>> START
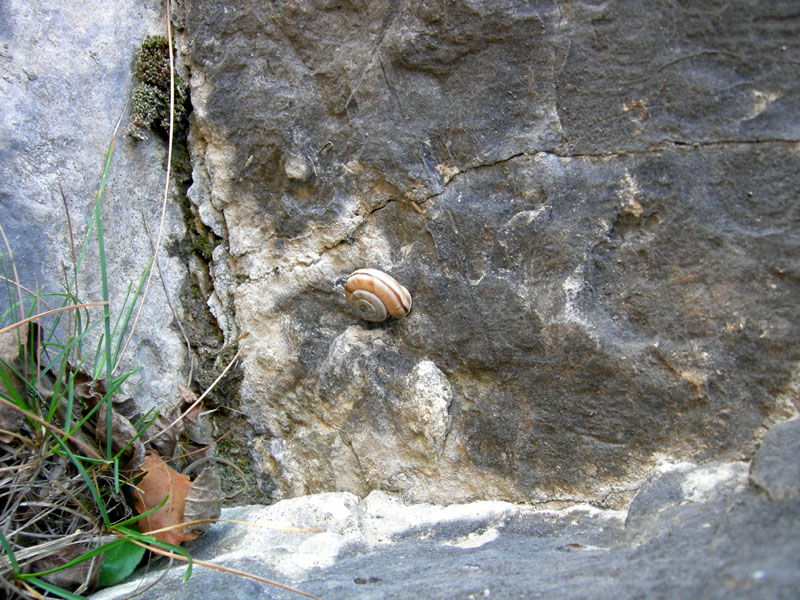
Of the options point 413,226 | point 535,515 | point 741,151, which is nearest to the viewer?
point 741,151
>> END
>> START
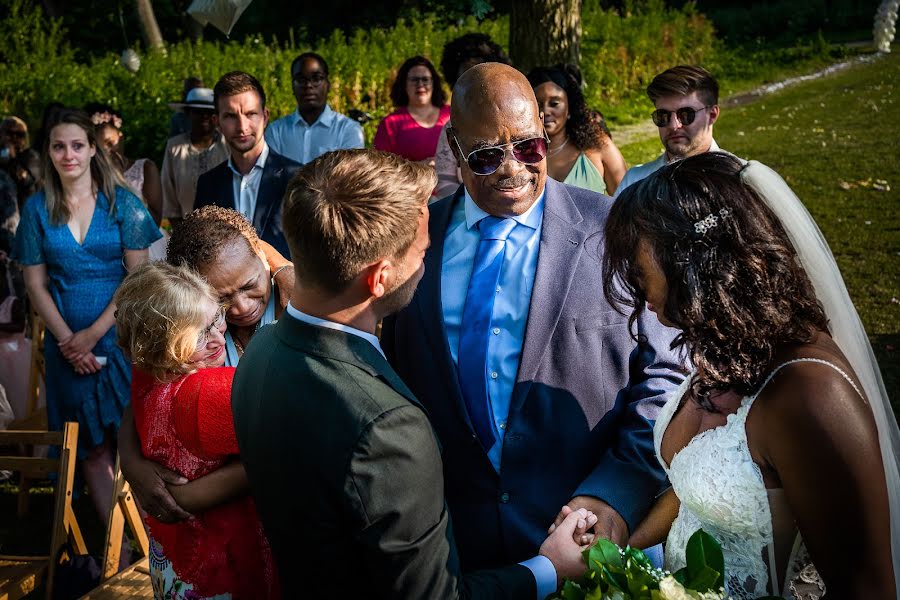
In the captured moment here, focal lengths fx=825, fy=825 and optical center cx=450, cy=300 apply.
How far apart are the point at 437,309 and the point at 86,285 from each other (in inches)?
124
>> END
>> START
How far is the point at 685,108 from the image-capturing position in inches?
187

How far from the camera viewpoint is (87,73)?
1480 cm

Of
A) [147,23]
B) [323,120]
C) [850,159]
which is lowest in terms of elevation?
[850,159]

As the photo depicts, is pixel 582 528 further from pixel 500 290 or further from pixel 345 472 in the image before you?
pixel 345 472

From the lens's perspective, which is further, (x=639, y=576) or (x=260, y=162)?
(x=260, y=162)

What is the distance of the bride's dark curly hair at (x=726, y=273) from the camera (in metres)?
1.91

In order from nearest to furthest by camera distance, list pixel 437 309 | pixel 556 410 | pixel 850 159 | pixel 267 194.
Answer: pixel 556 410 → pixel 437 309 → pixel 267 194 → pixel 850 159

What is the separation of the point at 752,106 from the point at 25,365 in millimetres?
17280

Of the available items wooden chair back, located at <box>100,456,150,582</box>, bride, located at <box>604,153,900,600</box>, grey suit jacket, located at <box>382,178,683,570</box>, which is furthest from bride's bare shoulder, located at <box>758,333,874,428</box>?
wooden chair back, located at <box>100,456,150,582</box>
>> END
> AIM OF THE EXERCISE: Please reproduce the material word for word, from the line holding "As the photo" through the line holding "Answer: pixel 556", with both of those lines included.

> WORKED ANSWER:
As the photo depicts, is pixel 582 528 further from pixel 500 290 or further from pixel 345 472 in the image before you?
pixel 345 472

From the lens's perspective, which is further, (x=639, y=576) or (x=260, y=162)?
(x=260, y=162)

What is the distance of the bride's dark curly hair at (x=726, y=273) from the camera (in metres)?
1.91

In order from nearest to furthest by camera distance, list pixel 437 309 | pixel 556 410 | pixel 850 159 | pixel 267 194.
Answer: pixel 556 410 → pixel 437 309 → pixel 267 194 → pixel 850 159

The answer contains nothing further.